*** Opening Extracted text ***

Benzothiazines as Major Intermediates in Enzymatic Browning Reactions of Catechin and Cysteine.

Abstract

The course of melanin formation is yet not thoroughly resolved on a mechanistic level. With the present study, incubations of catechin (CA)- and cysteine-derived dihydro-1,4-benzothiazine carboxylic acid derivatives were investigated for colored products during enzymatic browning. Analyses by high-performance liquid chromatography (HPLC)-mass spectrometry revealed the formation of two novel decarboxylated dihydro-1,4-benzothiazine derivatives [8-(3,5,7-trihydroxy-3,4-dihydro-2H-chromen-2-yl)-5-hydroxy-3,4-dihydro-2H-benzothiazine and 7-(3,5,7-trihydroxy-3,4-dihydro-2H-chromen-2-yl)-5-hydroxy-3,4-dihydro-2H-benzothiazine] preferentially under acidic conditions. Furthermore, in model reactions under neutral pH, a colored phenazine dimer intermediate was isolated by high-performance countercurrent chromatography and preparative HPLC when conducting the incubations in the presence of o-phenylenediamine (OPD). Mass spectrometry and nuclear magnetic resonance spectroscopy unequivocally verified the structure as (12E)-5,5'-dioxo-11a,11a'-bis(3,5,7-trihydroxy-3,4-dihydro-2H-chromen-2-yl)-3,3',4,4',5a,5a',6,6',11,11',11a,11a'-dodecahydro-2H,2'H,5H,5'H-12,12'-bi[1,4]thiazino[2,3-b]phenazine-3,3'-dicarboxylic acid. Enzymatically catalyzed incubations under aeration starting from the initial CA-cysteine adducts and their follow-up dihydro-1,4-benzothiazine carboxylic acids, respectively, proved that the unstable colored compound was a trichochrome-like reaction intermediate of the browning reaction cascade which can be trapped by postincubation with OPD, thus verifying their direct mechanistic relationship.

*** Closing Extracted text ***
*** Opening Provided information ***

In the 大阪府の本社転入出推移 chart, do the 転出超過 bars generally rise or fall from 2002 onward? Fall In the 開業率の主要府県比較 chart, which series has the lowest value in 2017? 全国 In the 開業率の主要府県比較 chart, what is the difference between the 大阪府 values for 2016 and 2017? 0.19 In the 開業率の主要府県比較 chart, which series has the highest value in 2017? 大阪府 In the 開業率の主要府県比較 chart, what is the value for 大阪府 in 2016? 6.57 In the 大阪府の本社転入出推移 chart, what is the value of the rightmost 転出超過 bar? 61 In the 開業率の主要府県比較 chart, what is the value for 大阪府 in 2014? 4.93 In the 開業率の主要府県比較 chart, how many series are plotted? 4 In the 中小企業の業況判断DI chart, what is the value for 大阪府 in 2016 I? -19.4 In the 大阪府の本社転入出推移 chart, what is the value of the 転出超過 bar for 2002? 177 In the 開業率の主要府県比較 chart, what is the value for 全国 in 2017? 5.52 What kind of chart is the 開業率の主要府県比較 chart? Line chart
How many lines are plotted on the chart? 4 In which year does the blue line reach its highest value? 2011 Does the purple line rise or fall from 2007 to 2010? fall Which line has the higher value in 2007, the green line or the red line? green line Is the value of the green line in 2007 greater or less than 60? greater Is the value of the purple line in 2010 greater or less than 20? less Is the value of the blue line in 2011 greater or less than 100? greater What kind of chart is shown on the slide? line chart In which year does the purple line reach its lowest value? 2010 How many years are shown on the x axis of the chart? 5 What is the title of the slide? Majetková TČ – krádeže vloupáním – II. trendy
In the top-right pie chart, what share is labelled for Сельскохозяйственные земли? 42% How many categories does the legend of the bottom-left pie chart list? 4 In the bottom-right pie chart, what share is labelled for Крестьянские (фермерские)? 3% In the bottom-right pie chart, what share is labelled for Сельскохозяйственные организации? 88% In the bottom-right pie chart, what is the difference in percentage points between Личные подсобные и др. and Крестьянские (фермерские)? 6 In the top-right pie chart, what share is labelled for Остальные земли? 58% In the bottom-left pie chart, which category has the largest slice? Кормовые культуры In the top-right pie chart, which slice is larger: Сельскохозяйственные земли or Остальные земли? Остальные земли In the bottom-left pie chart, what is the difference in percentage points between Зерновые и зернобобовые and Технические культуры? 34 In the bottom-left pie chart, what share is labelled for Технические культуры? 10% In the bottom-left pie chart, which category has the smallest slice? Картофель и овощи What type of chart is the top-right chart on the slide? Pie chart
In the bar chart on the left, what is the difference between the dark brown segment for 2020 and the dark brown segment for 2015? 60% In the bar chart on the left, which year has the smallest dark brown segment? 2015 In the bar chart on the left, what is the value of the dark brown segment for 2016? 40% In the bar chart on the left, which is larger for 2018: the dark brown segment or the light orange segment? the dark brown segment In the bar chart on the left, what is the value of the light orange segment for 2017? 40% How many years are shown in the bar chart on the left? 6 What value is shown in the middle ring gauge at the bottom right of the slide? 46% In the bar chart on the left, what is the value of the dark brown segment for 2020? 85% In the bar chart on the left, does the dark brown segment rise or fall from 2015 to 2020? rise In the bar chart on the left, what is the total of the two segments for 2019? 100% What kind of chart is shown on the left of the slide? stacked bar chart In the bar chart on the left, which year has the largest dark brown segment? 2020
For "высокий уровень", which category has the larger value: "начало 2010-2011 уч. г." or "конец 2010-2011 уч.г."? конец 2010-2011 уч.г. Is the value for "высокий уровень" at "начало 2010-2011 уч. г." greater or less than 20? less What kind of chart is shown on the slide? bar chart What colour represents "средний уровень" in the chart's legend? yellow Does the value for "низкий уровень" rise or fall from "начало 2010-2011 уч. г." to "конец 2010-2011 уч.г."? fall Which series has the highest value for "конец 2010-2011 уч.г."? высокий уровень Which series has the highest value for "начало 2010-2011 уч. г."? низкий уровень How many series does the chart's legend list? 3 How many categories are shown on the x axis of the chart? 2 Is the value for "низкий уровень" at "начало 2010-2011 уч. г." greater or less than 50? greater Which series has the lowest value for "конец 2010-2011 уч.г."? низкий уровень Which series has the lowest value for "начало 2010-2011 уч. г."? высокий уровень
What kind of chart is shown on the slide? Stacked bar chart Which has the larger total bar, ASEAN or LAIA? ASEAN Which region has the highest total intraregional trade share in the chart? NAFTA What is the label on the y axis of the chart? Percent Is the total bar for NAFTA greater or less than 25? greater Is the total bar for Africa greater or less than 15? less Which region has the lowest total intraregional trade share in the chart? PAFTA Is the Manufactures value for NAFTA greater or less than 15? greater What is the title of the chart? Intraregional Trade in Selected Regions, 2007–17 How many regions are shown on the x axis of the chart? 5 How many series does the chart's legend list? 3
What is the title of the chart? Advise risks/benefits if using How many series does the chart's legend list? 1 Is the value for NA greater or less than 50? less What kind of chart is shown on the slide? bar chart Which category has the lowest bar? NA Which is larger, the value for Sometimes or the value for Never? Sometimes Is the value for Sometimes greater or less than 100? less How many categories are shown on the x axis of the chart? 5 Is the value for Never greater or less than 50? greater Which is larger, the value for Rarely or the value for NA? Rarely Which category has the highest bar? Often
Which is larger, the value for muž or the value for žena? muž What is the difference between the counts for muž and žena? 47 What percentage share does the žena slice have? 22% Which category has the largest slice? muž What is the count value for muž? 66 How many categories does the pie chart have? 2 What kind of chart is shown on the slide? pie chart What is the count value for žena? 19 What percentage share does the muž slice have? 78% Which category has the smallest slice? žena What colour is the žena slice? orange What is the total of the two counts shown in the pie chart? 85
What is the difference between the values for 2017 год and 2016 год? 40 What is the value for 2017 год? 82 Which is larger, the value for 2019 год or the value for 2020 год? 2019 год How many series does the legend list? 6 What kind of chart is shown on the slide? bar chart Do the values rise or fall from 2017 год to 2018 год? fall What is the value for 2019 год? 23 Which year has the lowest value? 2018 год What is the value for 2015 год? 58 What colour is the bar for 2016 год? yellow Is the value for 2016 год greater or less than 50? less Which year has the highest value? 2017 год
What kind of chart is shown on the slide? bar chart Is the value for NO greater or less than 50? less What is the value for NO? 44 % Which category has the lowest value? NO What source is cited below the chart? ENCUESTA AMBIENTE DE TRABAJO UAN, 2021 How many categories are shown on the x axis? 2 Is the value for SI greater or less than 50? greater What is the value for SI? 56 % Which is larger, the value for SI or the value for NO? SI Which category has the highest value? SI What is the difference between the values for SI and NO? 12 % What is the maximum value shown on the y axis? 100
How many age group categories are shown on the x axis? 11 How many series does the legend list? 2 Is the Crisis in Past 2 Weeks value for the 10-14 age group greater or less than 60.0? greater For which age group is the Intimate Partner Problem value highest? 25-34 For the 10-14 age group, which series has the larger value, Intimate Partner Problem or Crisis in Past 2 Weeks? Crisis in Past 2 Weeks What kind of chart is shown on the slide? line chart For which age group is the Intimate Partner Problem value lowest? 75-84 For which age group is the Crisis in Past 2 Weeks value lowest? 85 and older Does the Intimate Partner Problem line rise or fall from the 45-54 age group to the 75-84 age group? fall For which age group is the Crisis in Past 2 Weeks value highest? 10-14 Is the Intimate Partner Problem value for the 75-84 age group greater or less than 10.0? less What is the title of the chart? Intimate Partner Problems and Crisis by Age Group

*** Closing Provided information ***

**Check your understanding**
1) List every abbreviation that the abstract on benzothiazines in enzymatic browning defines in parentheses, each with the full term it stands for.
2) Translate this sentence from the abstract on benzothiazines in enzymatic browning into Spanish: "The course of melanin formation is yet not thoroughly resolved on a mechanistic level."
The records play no part in the tasks.

**Written responses**
1)
- CA: catechin
- HPLC: high-performance liquid chromatography
- OPD: o-phenylenediamine

2) El curso de la formación de melanina aún no está completamente resuelto a nivel mecanístico.